Author Archives: Louis Potok

Pluribus Skepticism

Is Facebook’s new poker AI really the best in the world?

Facebook released a paper and blog post about a new AI called Pluribus that can beat human pros. The paper title (in Science!) calls it “superhuman”, and the popular media is using words like “unbeatable”.

But I think this is overblown.

If you look at the confidence intervals in the FB blog post above, you’ll see that while Pluribus was definitely better against the human pros on average, Linus Loeliger “was down 0.5 bb/100 (standard error of 1.0 bb/100).” The post also mentions that “Loeliger is considered by many to be the best player in the world at six-player no-limit Hold’em cash games.” Given that prior, and the data, I’d assign something like a 65-75% probability that Pluribus is actually better than Loeliger. That’s certainly impressive. But it’s not “superhuman”.

I don’t know enough about poker or the AIVAT technique they used for variation reduction to get much deeper into this. How do people quantify the skill difference across the pros now?

I’m also a bit skeptical about the compensation scheme that was adopted – if the human players were compensated for anything other than the exact inverse of the outcome metric they’re using, I’d find that shady – but the paper didn’t include those details.

Thoughts?

Defensive Randomization

Machine learning is common and its use is growing. As time goes on, most of the options that you face in your life will be chosen by opaque algorithms that are optimizing for corporate profits. For example, the prices you see will be the highest price under which you’ll buy, as based on an enormous amount of data about you and your past decisions.

To counter these tendencies, I expect people to begin adopting “defensive randomization”, introducing noise into your decision-making and forcing corporate algorithms to experiment more broadly with the options they introduce to you. You could do this by simple coin flip, or introduce your own bots that make random (or targeted exploratory) decisions on your behalf. For example, you could have a bot log in to your Netflix account and search for a bunch of movies that are far away from Netflix’s recommendations for you.

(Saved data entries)
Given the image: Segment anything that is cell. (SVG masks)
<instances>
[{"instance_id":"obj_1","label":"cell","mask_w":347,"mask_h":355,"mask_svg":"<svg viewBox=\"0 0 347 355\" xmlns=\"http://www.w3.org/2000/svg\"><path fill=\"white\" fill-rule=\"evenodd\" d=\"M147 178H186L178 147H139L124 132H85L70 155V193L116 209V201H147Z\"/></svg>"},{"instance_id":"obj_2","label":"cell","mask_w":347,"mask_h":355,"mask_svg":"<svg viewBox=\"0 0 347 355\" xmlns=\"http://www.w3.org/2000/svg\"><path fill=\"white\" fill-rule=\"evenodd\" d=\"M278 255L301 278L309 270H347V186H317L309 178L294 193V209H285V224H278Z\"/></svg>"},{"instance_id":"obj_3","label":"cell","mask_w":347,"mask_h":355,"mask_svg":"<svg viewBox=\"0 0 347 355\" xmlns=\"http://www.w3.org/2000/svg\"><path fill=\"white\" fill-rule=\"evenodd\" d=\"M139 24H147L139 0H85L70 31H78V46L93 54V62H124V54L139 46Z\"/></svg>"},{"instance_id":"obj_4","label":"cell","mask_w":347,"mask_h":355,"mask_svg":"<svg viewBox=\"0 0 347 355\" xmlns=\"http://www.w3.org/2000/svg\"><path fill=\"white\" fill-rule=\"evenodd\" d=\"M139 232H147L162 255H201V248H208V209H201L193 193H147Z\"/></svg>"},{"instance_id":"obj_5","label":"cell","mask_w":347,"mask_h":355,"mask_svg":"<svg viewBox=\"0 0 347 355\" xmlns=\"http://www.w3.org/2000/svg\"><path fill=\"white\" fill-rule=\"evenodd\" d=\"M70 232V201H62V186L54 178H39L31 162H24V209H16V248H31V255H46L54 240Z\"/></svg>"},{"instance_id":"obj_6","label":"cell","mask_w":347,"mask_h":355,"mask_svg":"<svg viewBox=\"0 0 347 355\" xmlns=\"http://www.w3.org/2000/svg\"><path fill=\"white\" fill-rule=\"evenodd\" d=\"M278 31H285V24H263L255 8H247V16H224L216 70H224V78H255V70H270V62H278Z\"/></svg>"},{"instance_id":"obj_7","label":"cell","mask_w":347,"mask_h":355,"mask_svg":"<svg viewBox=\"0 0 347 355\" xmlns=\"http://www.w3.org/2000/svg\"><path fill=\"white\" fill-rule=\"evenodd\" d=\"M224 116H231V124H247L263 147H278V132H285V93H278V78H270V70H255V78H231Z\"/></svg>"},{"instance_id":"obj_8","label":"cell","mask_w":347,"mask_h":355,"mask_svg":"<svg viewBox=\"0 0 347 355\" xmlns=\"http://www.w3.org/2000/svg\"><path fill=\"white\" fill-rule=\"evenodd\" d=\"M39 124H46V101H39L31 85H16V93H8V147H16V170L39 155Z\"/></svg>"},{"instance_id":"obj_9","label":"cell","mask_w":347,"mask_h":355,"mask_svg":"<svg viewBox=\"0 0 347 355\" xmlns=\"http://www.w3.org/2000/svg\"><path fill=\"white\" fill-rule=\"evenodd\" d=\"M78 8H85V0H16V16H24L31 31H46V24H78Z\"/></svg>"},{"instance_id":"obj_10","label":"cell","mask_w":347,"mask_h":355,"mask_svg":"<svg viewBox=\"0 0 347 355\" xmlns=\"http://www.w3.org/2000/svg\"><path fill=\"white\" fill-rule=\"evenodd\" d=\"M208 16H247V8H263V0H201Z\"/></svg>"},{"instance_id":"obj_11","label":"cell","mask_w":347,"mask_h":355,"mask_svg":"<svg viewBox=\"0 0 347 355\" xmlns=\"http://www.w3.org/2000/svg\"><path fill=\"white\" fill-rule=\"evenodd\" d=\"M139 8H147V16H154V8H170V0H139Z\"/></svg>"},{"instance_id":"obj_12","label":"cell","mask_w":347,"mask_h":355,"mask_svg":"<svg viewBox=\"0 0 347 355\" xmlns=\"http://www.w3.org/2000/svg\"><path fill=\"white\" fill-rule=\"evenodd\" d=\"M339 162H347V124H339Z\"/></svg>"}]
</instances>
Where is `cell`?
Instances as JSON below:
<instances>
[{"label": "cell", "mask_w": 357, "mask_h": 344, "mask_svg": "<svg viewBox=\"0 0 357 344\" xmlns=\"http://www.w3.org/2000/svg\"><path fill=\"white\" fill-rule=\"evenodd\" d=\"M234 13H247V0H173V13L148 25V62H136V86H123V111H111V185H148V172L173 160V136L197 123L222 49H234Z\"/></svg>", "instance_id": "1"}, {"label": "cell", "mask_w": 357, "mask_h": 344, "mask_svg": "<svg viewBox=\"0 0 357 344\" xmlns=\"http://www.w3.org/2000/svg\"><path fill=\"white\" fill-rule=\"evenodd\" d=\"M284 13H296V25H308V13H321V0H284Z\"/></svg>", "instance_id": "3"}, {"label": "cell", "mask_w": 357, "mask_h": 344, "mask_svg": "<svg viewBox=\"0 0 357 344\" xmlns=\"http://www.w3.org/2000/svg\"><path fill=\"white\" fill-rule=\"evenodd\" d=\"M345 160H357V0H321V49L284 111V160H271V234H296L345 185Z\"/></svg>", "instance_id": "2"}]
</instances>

● **Actions to take**
(A) From the blog archive above, reproduce the passage verbatim, beginning at the words "Machine learning is" and ending after "recommendations for you.".
(B) In the blog archive above, why does the author judge Pluribus to be impressive but not "superhuman"?

● **Answer set**
(A)
Machine learning is common and its use is growing. As time goes on, most of the options that you face in your life will be chosen by opaque algorithms that are optimizing for corporate profits. For example, the prices you see will be the highest price under which you’ll buy, as based on an enormous amount of data about you and your past decisions.

To counter these tendencies, I expect people to begin adopting “defensive randomization”, introducing noise into your decision-making and forcing corporate algorithms to experiment more broadly with the options they introduce to you. You could do this by simple coin flip, or introduce your own bots that make random (or targeted exploratory) decisions on your behalf. For example, you could have a bot log in to your Netflix account and search for a bunch of movies that are far away from Netflix’s recommendations for you.

(B) Loeliger, whom many consider the best six-player no-limit Hold'em cash-game player, was down only 0.5 bb/100 with a standard error of 1.0 bb/100. Combining that prior with the data, the author puts the probability that Pluribus is actually better than Loeliger at only about 65-75%, which is impressive but falls short of "superhuman."